EXERCISE DIRECTIONS:
Reproduce the entries verbatim; no pictures.

* * * * * * *

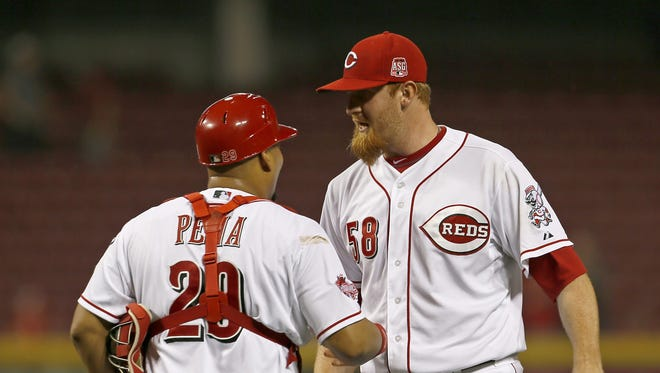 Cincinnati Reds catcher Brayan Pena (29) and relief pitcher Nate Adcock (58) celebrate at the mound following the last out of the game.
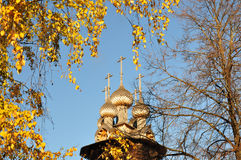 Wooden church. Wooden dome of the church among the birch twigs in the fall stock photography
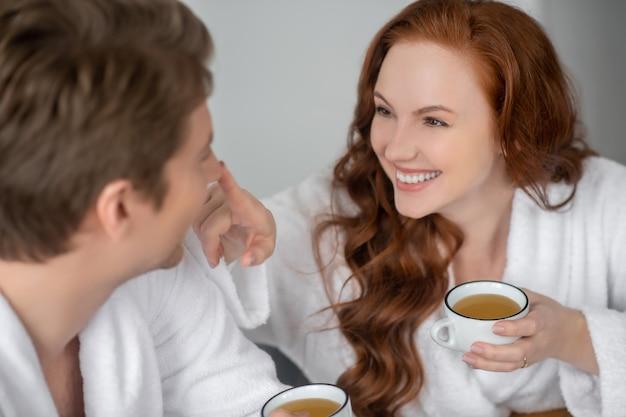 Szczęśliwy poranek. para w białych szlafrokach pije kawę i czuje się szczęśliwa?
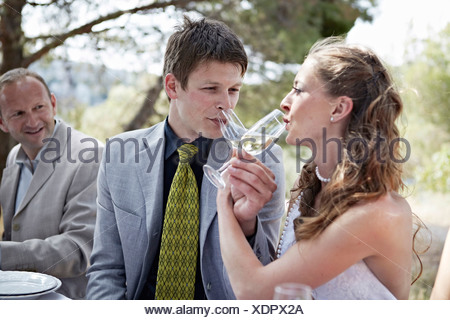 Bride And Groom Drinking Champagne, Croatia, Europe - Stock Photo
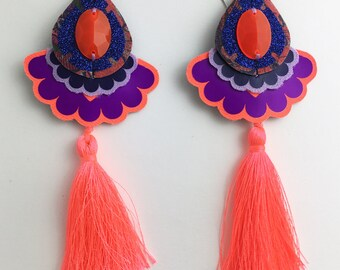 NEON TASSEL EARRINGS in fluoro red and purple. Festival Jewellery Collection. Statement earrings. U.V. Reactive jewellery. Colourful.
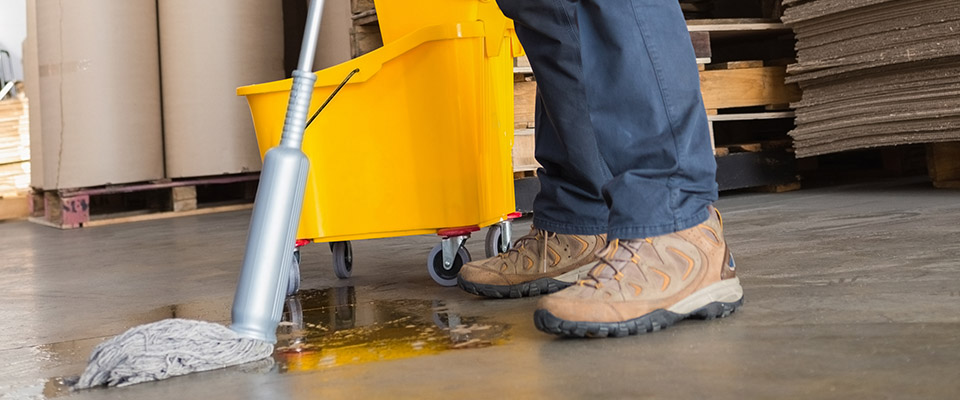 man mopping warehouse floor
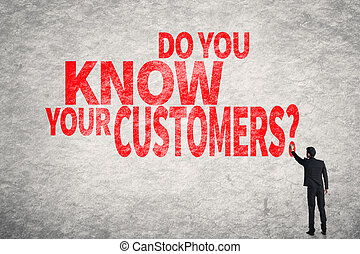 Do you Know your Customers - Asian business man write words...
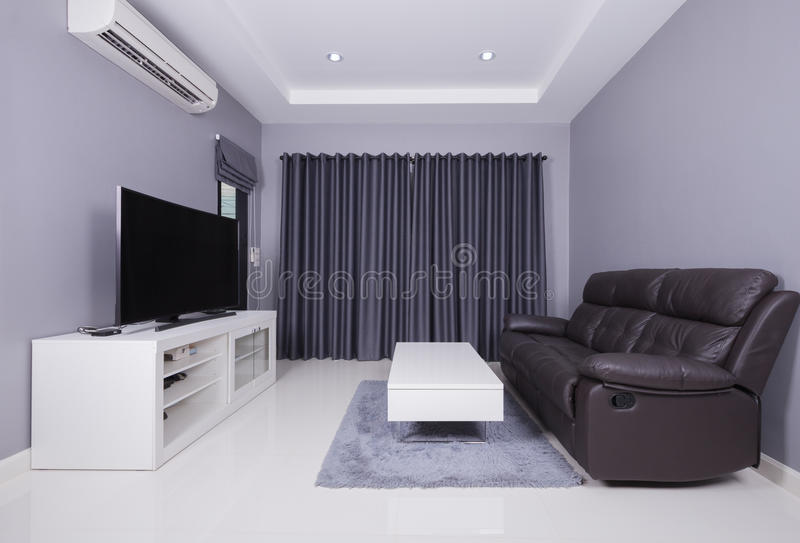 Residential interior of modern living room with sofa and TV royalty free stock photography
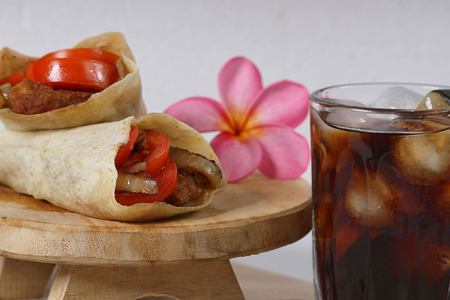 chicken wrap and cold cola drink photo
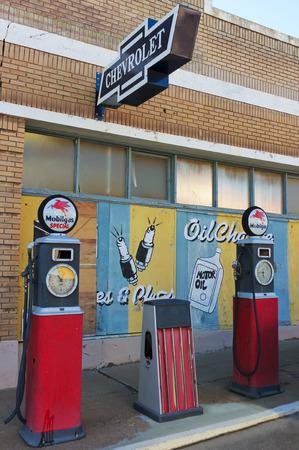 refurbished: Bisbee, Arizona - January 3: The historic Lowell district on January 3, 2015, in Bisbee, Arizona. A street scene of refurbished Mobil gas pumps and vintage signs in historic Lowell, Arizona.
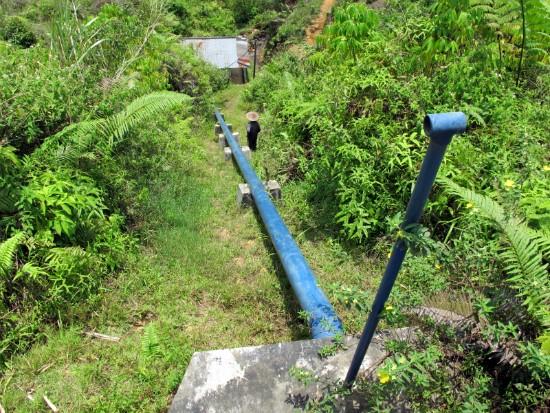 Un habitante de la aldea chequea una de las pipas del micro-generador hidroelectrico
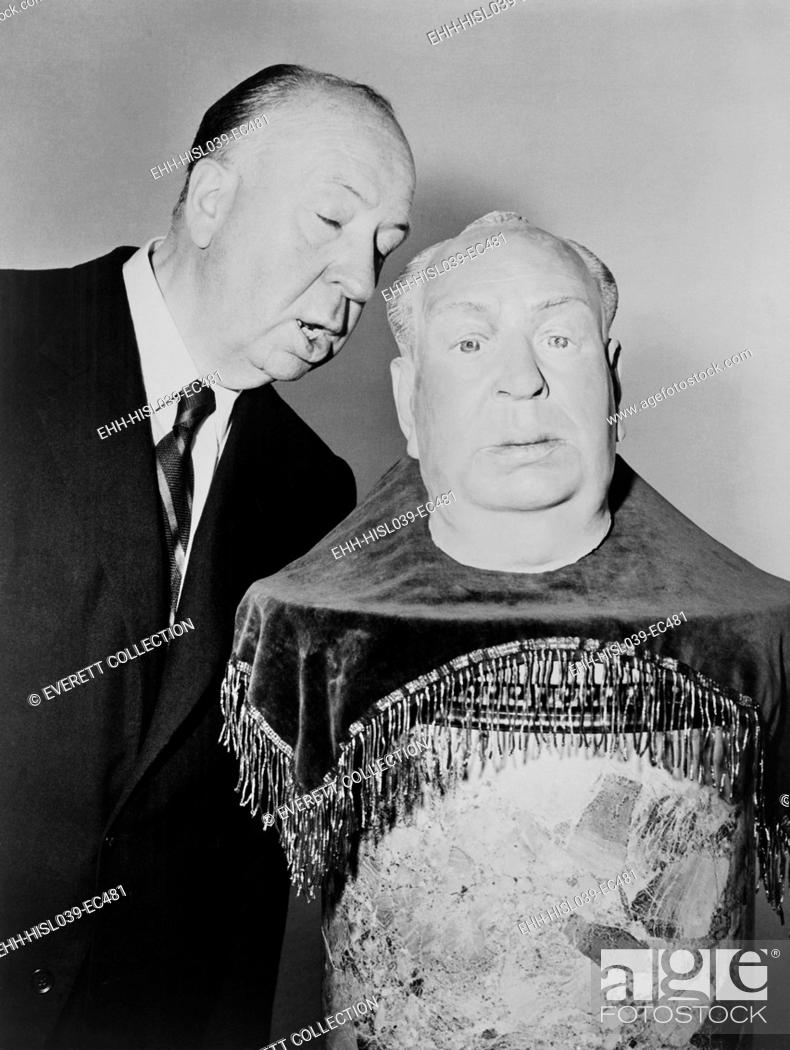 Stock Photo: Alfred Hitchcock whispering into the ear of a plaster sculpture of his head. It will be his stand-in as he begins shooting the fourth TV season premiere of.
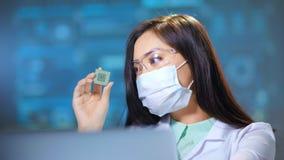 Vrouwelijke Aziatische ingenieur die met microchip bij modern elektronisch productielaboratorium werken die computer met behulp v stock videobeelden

* * * * * * *

REPLY TO THE EXERCISE:
 Cincinnati Reds catcher Brayan Pena (29) and relief pitcher Nate Adcock (58) celebrate at the mound following the last out of the game.
 Wooden church. Wooden dome of the church among the birch twigs in the fall stock photography
 Szczęśliwy poranek. para w białych szlafrokach pije kawę i czuje się szczęśliwa?
 Bride And Groom Drinking Champagne, Croatia, Europe - Stock Photo
 NEON TASSEL EARRINGS in fluoro red and purple. Festival Jewellery Collection. Statement earrings. U.V. Reactive jewellery. Colourful.
 man mopping warehouse floor
 Do you Know your Customers - Asian business man write words...
 Residential interior of modern living room with sofa and TV royalty free stock photography
 chicken wrap and cold cola drink photo
 refurbished: Bisbee, Arizona - January 3: The historic Lowell district on January 3, 2015, in Bisbee, Arizona. A street scene of refurbished Mobil gas pumps and vintage signs in historic Lowell, Arizona.
 Un habitante de la aldea chequea una de las pipas del micro-generador hidroelectrico
 Stock Photo: Alfred Hitchcock whispering into the ear of a plaster sculpture of his head. It will be his stand-in as he begins shooting the fourth TV season premiere of.
 Vrouwelijke Aziatische ingenieur die met microchip bij modern elektronisch productielaboratorium werken die computer met behulp v stock videobeelden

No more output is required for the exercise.